# What is required
The answer is the exact text of every line from the one that contains "Southbury Single Family" to the final line of the entries below, with pictures left out.

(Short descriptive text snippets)
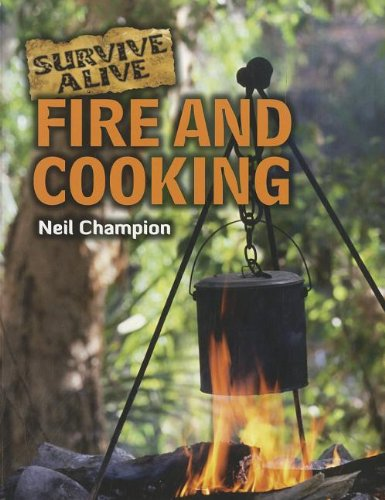 Fire & Cooking (Survive Alive)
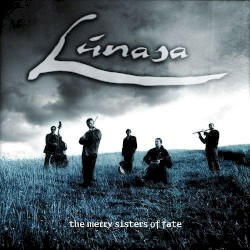 Lunasa - The Merry Sisters of Fate [d4E]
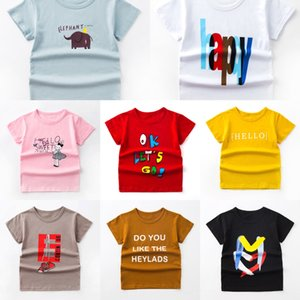 8gGP9 Children's short-sleeved cotton boy base top girl's baby half-sleeve Children's short-sleeved T-shirt T-shirt cotton boy base top girl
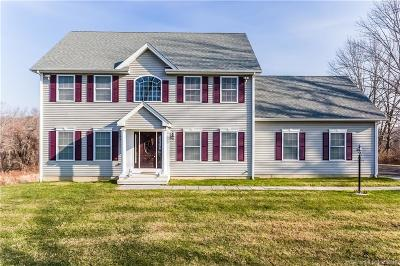 Southbury Single Family Home For Sale: 1592 Purchase Brook Road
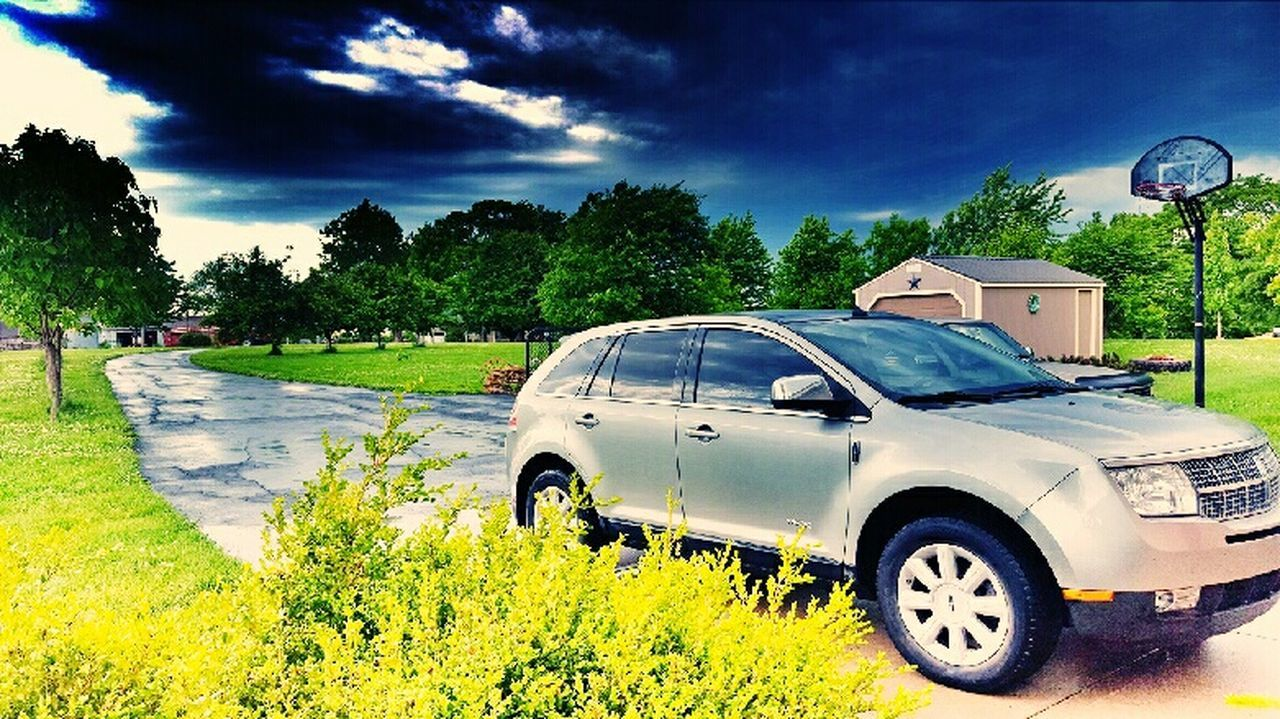 Lincoln Country Relaxing Holden SUV Vehicle Machine UltimateDrivingMachine Mkx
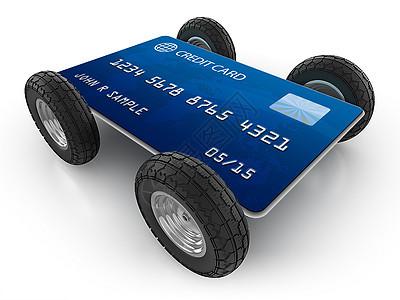 金融银行卡图片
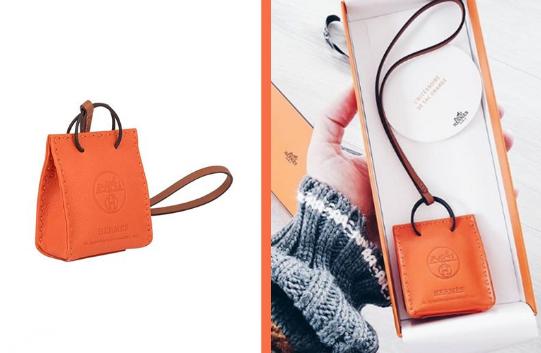 Hermès迷抢购单品:Sac Orange迷你橙色bag charm!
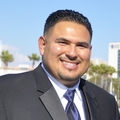 Javier Alvarez Real Estate Agent at Keller Williams Realty Pacific Estates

# Answer to the exercise
 Southbury Single Family Home For Sale: 1592 Purchase Brook Road
 Lincoln Country Relaxing Holden SUV Vehicle Machine UltimateDrivingMachine Mkx
 金融银行卡图片
 Hermès迷抢购单品:Sac Orange迷你橙色bag charm!
 Javier Alvarez Real Estate Agent at Keller Williams Realty Pacific Estates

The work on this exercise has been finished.